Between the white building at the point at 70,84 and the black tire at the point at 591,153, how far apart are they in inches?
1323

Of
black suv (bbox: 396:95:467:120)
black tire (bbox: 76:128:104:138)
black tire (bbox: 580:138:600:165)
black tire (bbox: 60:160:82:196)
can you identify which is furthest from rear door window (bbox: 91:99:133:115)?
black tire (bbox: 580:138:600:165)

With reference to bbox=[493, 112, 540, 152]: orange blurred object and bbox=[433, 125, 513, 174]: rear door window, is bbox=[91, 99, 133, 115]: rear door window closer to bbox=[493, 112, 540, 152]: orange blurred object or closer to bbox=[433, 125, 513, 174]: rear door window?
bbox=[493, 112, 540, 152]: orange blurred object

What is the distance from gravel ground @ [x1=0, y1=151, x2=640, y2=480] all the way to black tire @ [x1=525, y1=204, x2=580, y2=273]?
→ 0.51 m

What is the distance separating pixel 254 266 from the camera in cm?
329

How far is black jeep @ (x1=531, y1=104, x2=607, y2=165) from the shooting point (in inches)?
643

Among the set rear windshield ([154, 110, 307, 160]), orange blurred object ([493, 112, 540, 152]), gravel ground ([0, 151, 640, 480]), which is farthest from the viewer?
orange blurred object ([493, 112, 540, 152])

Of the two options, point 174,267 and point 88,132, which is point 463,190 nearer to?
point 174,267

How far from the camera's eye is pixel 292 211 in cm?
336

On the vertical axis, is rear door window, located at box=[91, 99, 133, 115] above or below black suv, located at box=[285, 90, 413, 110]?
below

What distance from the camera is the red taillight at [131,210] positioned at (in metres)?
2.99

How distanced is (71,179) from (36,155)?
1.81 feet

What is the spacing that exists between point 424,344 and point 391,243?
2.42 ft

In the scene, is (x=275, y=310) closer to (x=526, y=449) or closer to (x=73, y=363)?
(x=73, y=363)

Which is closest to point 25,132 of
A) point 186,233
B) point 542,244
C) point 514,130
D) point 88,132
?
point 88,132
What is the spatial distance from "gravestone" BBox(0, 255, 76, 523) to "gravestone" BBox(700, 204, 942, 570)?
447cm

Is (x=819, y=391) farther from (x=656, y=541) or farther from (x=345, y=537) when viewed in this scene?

| What to do |
In the records above, return only the line that contains "What is the distance separating" and every line after it through the last, exactly as they appear.

| Answer to this problem |
What is the distance separating pixel 254 266 from the camera in cm?
329

How far is black jeep @ (x1=531, y1=104, x2=607, y2=165) from the shooting point (in inches)?
643

Among the set rear windshield ([154, 110, 307, 160]), orange blurred object ([493, 112, 540, 152]), gravel ground ([0, 151, 640, 480]), which is farthest from the viewer?
orange blurred object ([493, 112, 540, 152])

Of the two options, point 174,267 and point 88,132, which is point 463,190 nearer to?
point 174,267

How far from the camera's eye is pixel 292 211 in cm?
336

On the vertical axis, is rear door window, located at box=[91, 99, 133, 115] above or below black suv, located at box=[285, 90, 413, 110]?
below

What distance from the camera is the red taillight at [131,210] positioned at (in metres)?
2.99

How distanced is (71,179) from (36,155)?
1.81 feet

What is the spacing that exists between point 424,344 and point 391,243?
2.42 ft

In the scene, is (x=275, y=310) closer to (x=526, y=449) or closer to (x=73, y=363)?
(x=73, y=363)

Which is closest to point 25,132 of
A) point 186,233
B) point 542,244
C) point 514,130
D) point 88,132
?
point 88,132
What is the spatial distance from "gravestone" BBox(0, 255, 76, 523) to "gravestone" BBox(700, 204, 942, 570)?
447cm

Is (x=819, y=391) farther from (x=656, y=541) or farther from (x=345, y=537) when viewed in this scene?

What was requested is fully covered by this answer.